Today it remains very much a boutique wine region with smallholding producers.
A noble black grape variety grown particularly in the Northern Rhône where it produces the great red wines of Hermitage, Cote Rôtie and Cornas, and in Australia where it produces wines of startling depth and intensity. Reasonably low yields are a crucial factor for quality as is picking at optimum ripeness. Its heartland, Hermitage and Côte Rôtie, consists of 270 hectares of steeply terraced vineyards producing wines that brim with pepper, spices, tar and black treacle when young. After 5-10 years they become smooth and velvety with pronounced fruit characteristics of damsons, raspberries, blackcurrants and loganberries.

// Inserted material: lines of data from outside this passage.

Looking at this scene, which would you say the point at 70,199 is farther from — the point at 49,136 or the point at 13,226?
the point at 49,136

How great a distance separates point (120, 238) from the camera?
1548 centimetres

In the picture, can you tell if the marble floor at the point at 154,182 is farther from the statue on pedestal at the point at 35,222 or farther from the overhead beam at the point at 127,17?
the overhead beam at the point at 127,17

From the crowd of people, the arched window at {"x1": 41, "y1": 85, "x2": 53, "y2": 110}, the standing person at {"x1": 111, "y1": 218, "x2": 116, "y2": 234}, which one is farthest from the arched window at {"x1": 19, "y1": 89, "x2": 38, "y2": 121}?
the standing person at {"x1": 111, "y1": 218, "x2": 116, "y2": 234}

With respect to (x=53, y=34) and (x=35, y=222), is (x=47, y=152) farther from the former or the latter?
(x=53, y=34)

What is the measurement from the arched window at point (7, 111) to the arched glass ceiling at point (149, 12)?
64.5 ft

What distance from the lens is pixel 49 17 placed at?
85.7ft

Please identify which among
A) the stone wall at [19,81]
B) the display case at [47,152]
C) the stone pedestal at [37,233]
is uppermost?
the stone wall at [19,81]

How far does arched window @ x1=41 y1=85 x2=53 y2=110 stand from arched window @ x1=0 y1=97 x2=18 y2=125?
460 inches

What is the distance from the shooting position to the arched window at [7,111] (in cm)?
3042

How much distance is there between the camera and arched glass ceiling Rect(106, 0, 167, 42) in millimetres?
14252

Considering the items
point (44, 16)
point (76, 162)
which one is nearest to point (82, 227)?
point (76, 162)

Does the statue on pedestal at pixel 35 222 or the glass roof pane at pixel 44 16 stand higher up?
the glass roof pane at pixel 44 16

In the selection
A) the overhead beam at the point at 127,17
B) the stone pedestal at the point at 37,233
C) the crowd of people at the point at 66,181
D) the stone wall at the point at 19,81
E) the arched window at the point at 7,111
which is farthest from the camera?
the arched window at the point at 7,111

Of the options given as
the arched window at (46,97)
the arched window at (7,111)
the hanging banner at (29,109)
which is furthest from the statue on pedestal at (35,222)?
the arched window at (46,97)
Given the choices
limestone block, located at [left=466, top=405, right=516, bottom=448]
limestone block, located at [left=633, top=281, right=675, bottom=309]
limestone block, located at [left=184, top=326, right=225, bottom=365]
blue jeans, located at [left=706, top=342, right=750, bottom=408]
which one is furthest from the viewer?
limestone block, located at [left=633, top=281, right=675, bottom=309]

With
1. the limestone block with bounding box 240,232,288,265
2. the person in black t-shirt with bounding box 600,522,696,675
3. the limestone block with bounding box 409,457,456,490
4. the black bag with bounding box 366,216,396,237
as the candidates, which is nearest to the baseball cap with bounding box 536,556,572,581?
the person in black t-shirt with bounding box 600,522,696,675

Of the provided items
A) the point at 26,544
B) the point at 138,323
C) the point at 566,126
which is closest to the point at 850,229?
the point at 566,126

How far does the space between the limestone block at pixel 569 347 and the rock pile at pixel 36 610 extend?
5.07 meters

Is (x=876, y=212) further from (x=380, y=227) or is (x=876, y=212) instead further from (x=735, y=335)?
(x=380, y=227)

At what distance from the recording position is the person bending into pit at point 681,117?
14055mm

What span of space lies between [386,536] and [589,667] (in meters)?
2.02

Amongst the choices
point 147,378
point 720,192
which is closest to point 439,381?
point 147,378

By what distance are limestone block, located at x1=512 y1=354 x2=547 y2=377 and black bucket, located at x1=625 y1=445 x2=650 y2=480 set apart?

It is now grown extensively in the Southern Rhône where it is blended with Grenache and Mourvèdre to produce the great red wines of Châteauneuf du Pape and Gigondas amongst others. Its spiritual home in Australia is the Barossa Valley, where there are plantings dating as far back as 1860. Australian Shiraz tends to be sweeter than its Northern Rhône counterpart and the best examples are redolent of new leather, dark chocolate, liquorice, and prunes and display a blackcurrant lusciousness.
South African producers such as Eben Sadie are now producing world- class Shiraz wines that represent astonishing value for money.